→ Task goal:
Look through the records and report how many lines include the word "camera", with no other words.

→ Stored items:
BEGIN

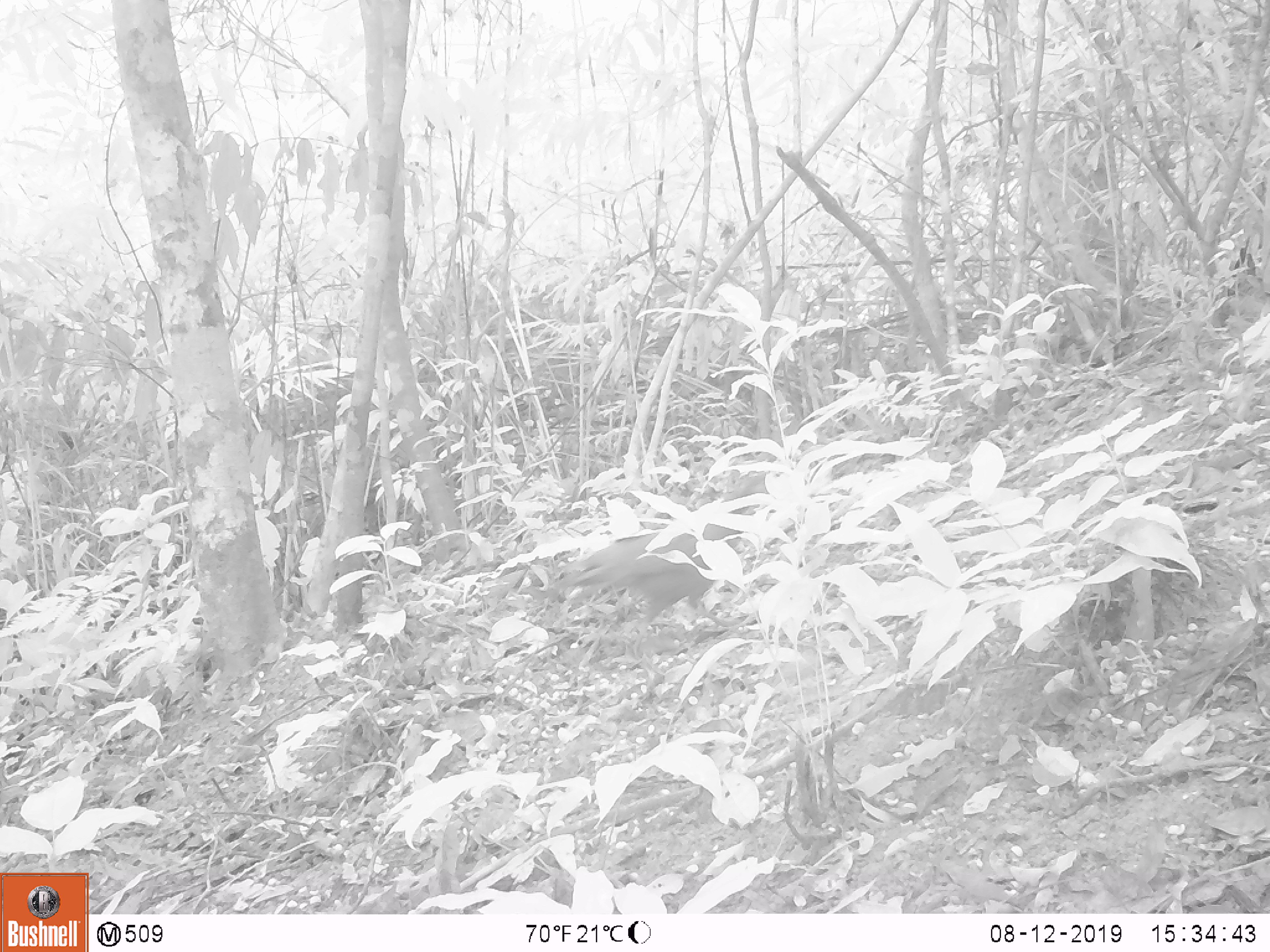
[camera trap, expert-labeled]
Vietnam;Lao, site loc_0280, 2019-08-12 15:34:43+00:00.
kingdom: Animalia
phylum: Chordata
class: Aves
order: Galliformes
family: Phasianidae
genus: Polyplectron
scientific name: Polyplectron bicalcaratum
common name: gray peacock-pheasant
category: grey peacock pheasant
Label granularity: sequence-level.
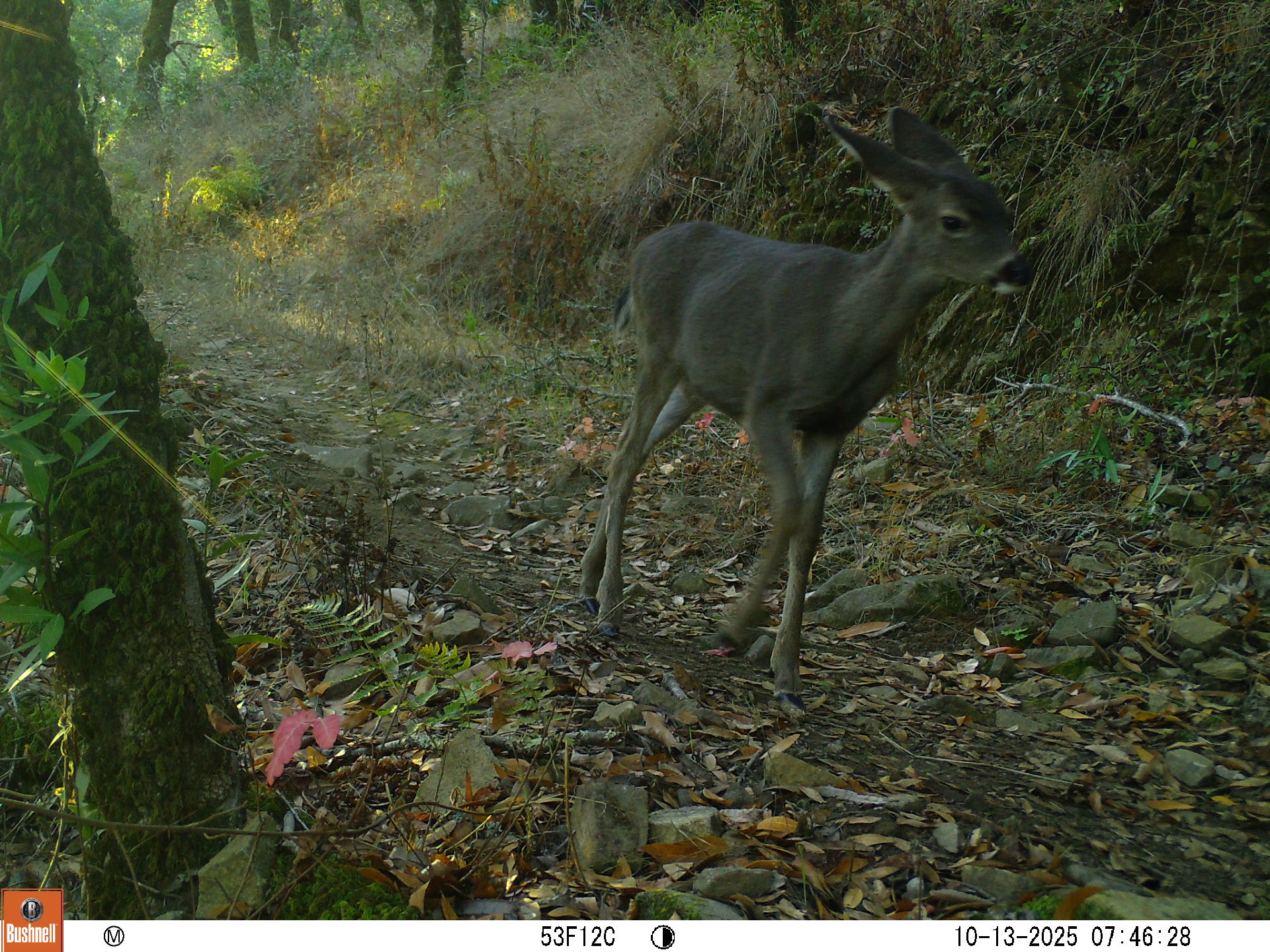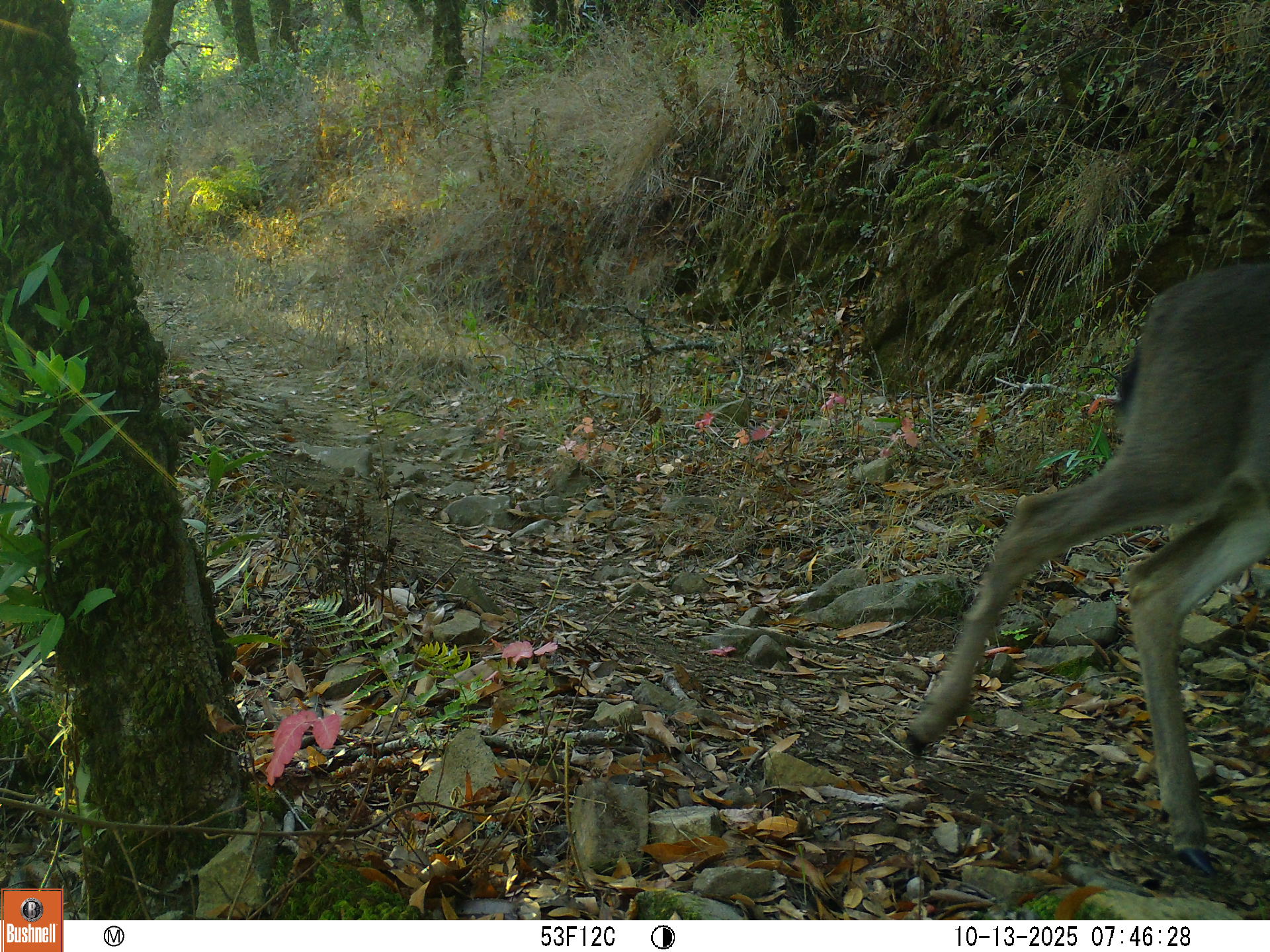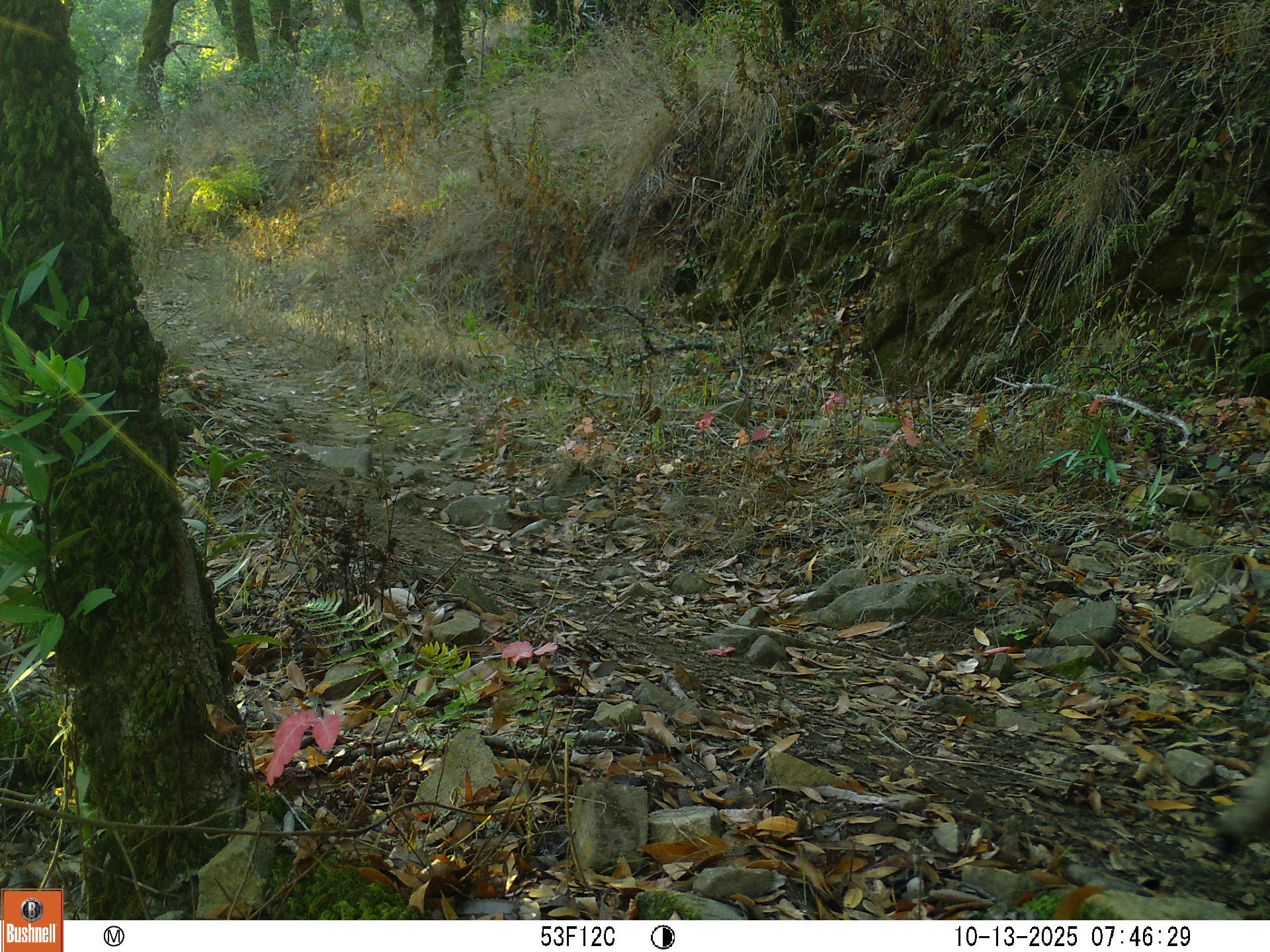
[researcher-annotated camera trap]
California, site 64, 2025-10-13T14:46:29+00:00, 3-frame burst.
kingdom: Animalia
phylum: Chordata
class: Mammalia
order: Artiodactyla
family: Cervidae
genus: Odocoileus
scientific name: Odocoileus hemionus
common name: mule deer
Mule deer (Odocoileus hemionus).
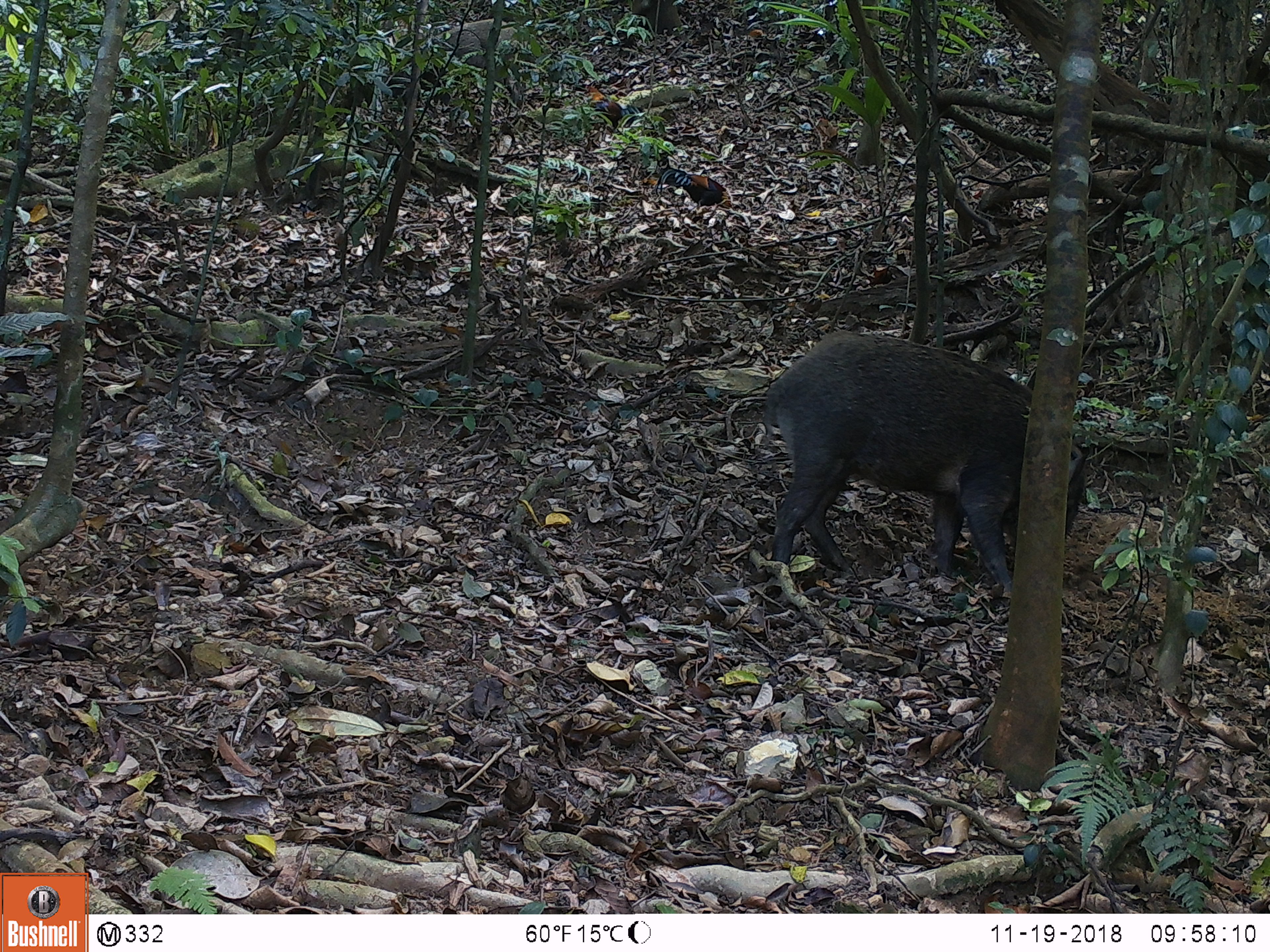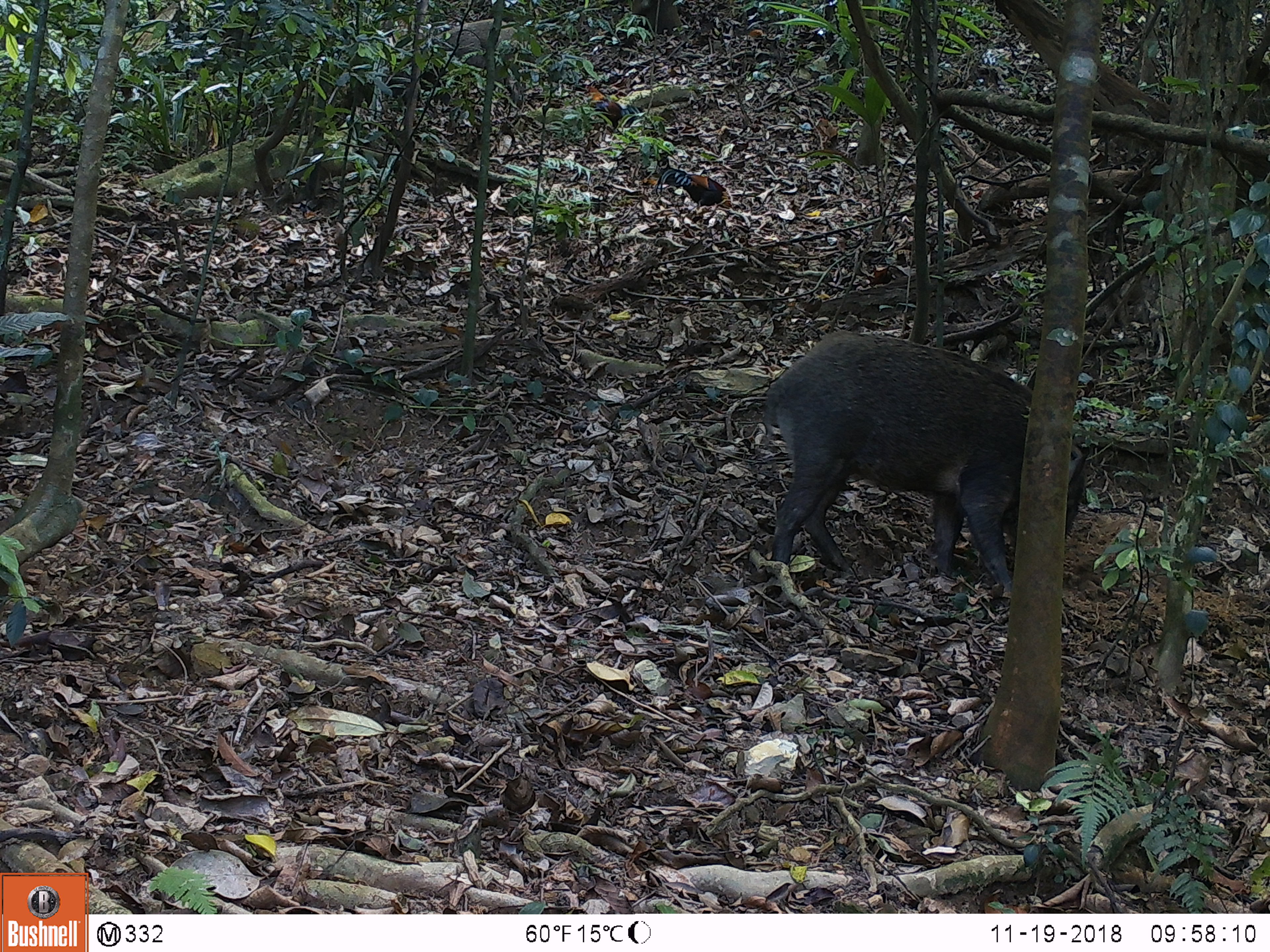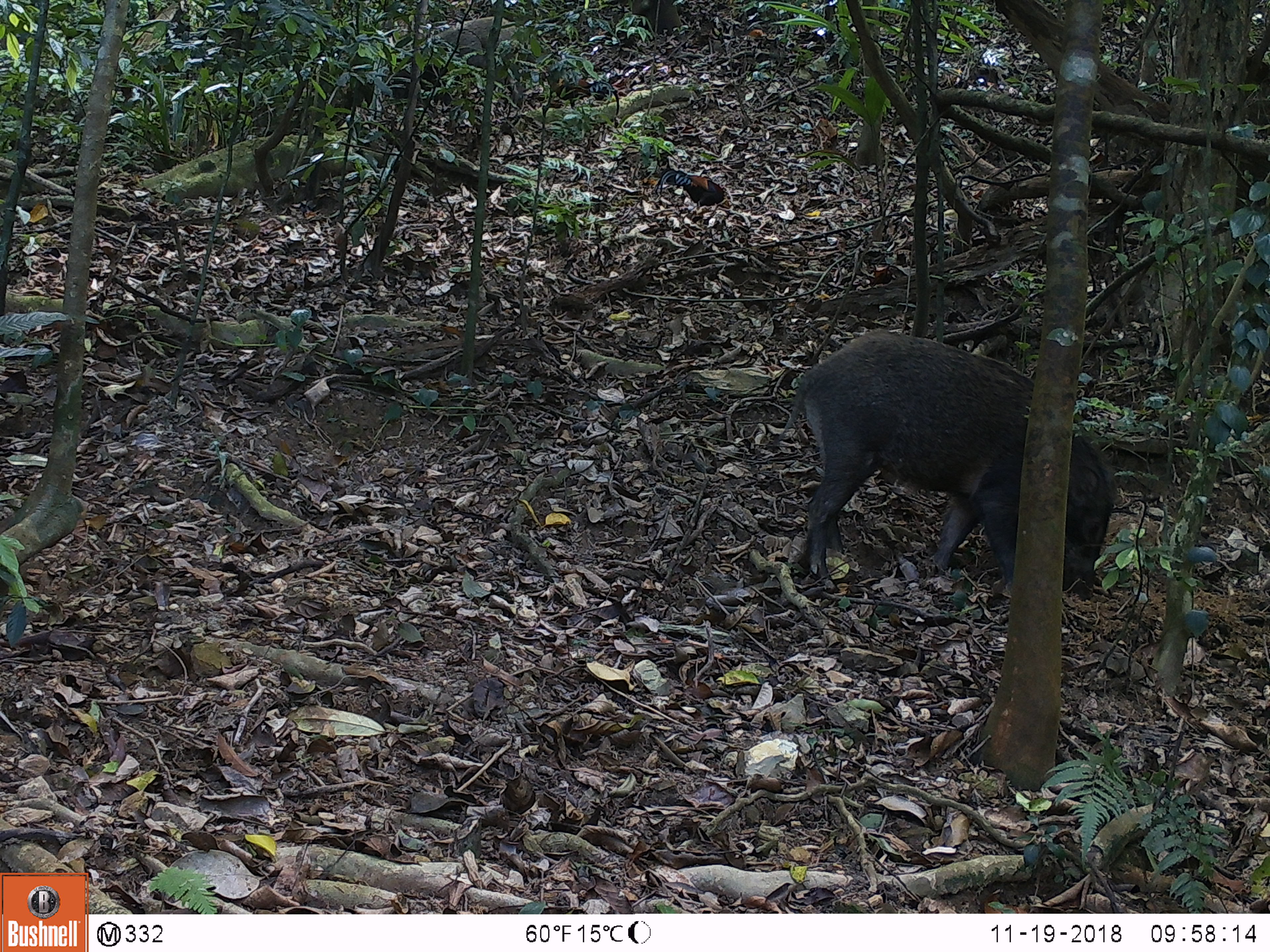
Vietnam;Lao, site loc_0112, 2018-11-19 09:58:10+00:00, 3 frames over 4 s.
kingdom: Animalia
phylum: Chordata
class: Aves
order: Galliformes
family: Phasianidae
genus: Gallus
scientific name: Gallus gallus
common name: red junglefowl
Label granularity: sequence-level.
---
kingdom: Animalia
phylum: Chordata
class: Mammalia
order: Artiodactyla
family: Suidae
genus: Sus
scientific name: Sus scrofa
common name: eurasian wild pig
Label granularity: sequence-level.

END

→ Exercise result:
2